Aretha Franklin’s Missing Wills Discovered in Couch, Locked Cabinet
Yesterday, Aretha Franklin’s estate filed three newly discovered wills of the late singer’s in Michigan court, as the Associated Press and other outlets report. Franklin’s niece Sabrina Owens reportedly came across the three wills in Franklin’s house in early May, all on the same day. According to the court filing, two were found after Owens, who also serves as a representative for Franklin’s estate, discovered a key to a cabinet that had been unopened following the singer’s death. A third document was located under some couch cushions. One of the two wills in the cabinet seems more reputable than the other: a 11-page-long document approved by a notary. The cabinet wills are both dated 2010. The couch will is from 2014, with some illegible portions, and divides Franklin’s assets between four sons and grandchildren.
The court filing clarifies that the estate is unclear about the documents’ legal credibility and that Franklin’s family has “been unable to reach a resolution” about their validity. The estate also claims that two of Franklin’s sons object to the wills.

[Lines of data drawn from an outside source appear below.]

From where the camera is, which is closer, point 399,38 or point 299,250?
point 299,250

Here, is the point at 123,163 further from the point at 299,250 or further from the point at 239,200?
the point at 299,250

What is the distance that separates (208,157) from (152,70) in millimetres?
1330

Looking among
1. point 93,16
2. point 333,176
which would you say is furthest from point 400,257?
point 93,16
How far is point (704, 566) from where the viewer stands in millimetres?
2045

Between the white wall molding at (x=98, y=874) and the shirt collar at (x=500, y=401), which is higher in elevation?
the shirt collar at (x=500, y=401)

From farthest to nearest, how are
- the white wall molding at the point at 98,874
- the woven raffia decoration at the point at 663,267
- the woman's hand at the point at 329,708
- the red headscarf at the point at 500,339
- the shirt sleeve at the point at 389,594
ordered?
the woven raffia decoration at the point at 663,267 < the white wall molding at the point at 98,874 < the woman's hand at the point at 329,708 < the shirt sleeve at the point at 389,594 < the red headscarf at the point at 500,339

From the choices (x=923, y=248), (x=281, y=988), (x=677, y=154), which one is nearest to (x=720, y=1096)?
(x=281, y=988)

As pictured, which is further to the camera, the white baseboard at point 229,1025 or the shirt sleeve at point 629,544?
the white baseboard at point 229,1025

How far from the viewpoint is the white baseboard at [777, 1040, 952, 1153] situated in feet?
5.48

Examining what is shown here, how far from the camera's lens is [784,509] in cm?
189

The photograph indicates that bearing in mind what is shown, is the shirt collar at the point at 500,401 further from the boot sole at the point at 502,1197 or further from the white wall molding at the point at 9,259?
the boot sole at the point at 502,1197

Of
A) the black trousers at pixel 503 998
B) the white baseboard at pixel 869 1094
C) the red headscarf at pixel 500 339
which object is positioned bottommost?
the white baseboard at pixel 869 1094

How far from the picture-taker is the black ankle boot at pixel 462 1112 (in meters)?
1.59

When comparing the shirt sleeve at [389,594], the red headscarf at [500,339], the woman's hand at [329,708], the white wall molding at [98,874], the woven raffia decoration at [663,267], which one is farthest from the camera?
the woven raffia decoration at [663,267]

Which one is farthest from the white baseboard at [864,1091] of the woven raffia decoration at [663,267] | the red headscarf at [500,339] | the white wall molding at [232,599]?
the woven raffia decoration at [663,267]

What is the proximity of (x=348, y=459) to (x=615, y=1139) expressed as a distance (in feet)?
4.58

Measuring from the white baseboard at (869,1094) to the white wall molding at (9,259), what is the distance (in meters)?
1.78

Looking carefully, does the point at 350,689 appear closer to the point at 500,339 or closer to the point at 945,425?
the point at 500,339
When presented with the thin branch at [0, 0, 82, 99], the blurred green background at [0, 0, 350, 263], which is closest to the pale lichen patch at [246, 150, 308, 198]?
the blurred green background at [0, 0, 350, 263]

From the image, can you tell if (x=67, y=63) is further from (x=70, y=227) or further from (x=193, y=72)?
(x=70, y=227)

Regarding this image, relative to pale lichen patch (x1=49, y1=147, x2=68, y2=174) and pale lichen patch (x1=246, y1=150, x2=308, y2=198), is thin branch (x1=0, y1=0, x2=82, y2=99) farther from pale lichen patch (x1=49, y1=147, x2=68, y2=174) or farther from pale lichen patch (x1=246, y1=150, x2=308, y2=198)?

The 2014 will requests that Franklin’s son Kecalf Franklin be named as the personal representative for her estate, meaning that, if it’s deemed valid, Sabrina Owens would be removed from that role. (More intricate details about how Franklin divided her estate in the three wills can be read in this in-depth Detroit Free Press report.)
A hearing regarding the wills’ legal viability has been scheduled in Michigan court for June 12. Aretha Franklin died in August of last year. At the time of her passing, it was reported that the singer had left no will to account for her $80 million estate.